#### Quoted passage
Wednesday, 16 July 2025

My World Has Grown Old

The Cure's Remixes Of A Lost World album is inevitably a mixed bag. It's out in multiple formats, twenty four remixes spread across triple CD, double and triple vinyl. I've already written about the Four Tet remix of Alone and the Orbital remix of Endsong, both of which are so good they make me wonder why Robert Smith hasn't done a full remix album or album with either the Hartnoll brothers and/ or Kieran Hebden. There's a Daniel Avery remix of Drone:Nodrone that hits all the goth- slo mo techno spots and a pumping Danny Briotet and Rico Conning remix that could close every indie/ goth disco night from now until the end of time. 

Mogwai, no strangers to expansive, dark emotional soundscapes bring themselves to Endsong, a stuttering noisy affair with a guitar line picked out on top, the band crawling slowly through a ten minute Cure shaped valley of despair, Smith's voice eventually drifting in, singing of being alone, left alone with nothing at the end of every song.


Colleen Cosmo Murphy takes a different approach, shifting the flow of the album (as sequenced on my double vinyl version) and has more in common with some of the dance/ Balearic remixes that The Cure last flirted with on Mixed Up back in 1990. Colleen's Electric Eden remix of And Nothing Is Forever adds a throbbing, sequenced dancefloor bassline, some twinkling synths and a ghostly choir, Robert's voice clear and loud on top- its a sunlit version of The Cure, very much a joyful and upward facing remix.  



Sunday, 8 December 2024

Forty Five More Minutes Of Blind On A Galloping Remix

Last Sunday's fifty minute mix of remixes of songs from David Holmes' Blind On A Galloping Horse album was well received and I promised a second volume. In an unplanned coincidence me, Dan and Martin played support to David at The Golden Lion yesterday afternoon, the third time we've warmed up for him and its a pleasure and honour every time. Heavenly commissioned and released so many Blind On A Galloping Horse remixes of that I could probably do a third volume. Given that I've still not included in either of these mixes the Rich Lane remix (which came about due to a connection made by a post at this blog), the Hardway Bros Meets Monkton remix and various others (Robin Wylie, Daniel Avery, Darren Emerson, Working Men's Club...), a volume three would seem to be the order of the day at some point. 

Last time I started slow, some ambient/ chilled remixes before ramping it up in the second half. This one kicks in quicker. Last time I didn't include any remixes of the same song- this time I have, both Yeah x 3 and Necessary Genius feature twice but I liked the way the two remixes of Yeah x 3 worked together and the Necessary Genius remixes are very different animals. 

Forty Five More Minutes Of Blind On A Galloping Remix

  • Yeah x 3 (Sonic Boom and Panda Bear Reset Remix)
########
#### Dataset records
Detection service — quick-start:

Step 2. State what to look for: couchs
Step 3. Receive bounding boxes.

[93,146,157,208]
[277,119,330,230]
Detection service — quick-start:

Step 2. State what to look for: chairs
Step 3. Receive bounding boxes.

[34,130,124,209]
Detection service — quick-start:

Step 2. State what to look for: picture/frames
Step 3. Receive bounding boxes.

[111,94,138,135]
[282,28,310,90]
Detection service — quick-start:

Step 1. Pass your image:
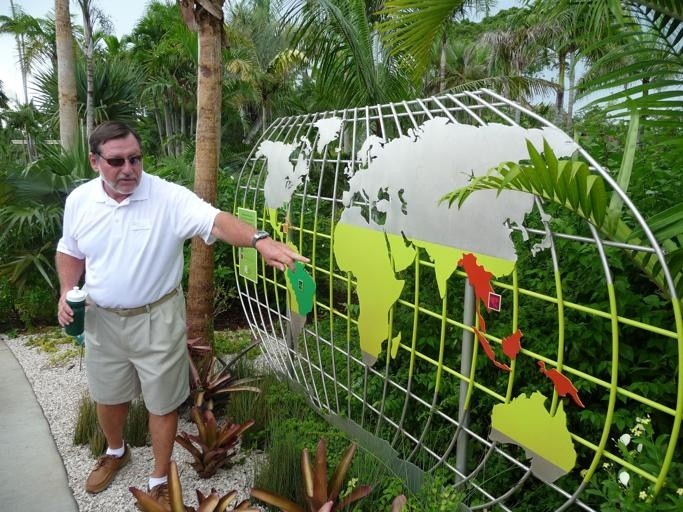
########
Directive A:
In the remix blog posts, where did the blogger, Dan and Martin play support to David Holmes?
Directive B:
Extend the remix blog posts from their final line onward.
These rows were taken from a separate source.

Task response A:
The Golden Lion.

Task response B:
  • Yeah x 3 (The Vendetta Suite Reason To Live Remix)
  • Necessary Genius (Lovefingers Dub And Response)
  • Too Muchroom (Hardway Bros Too Much Acid Dub)
  • Stop Apologising (Cosmodelica Extended Mix)
  • It's Over, If We Run Out Of Love (Lovefingers and Heidi Lawden High Tide Mix)
  • Necessary Genius (Decius Remix)
Sonic Boom and Panda Bear's Reset album was a 60s pop/ psych bubblegum adventure, reworkings/ samples of 60s songs filtered through a 21st century bubblegum box of tricks. It was followed by an Adrian Sherwood dub of Reset that raised it up a notch. Sonic and Panda's version of Yeah x 3, the most 60s pop song on Blind On A Galloping Horse, is a whir of drum machine rhythms, layers of glassy psychedelia and Raven's space echo vocal on top. 

The Vendetta Suite is fellow Belfast producer/ DJ/ musician Gary Irwin. He remixed Yeah x 3 twice- the weightless ambient drift of Reason To Drift was on last's week mix. This one, the Reason To Live remix, is more direct, led by a pulsing bass and wall of synths.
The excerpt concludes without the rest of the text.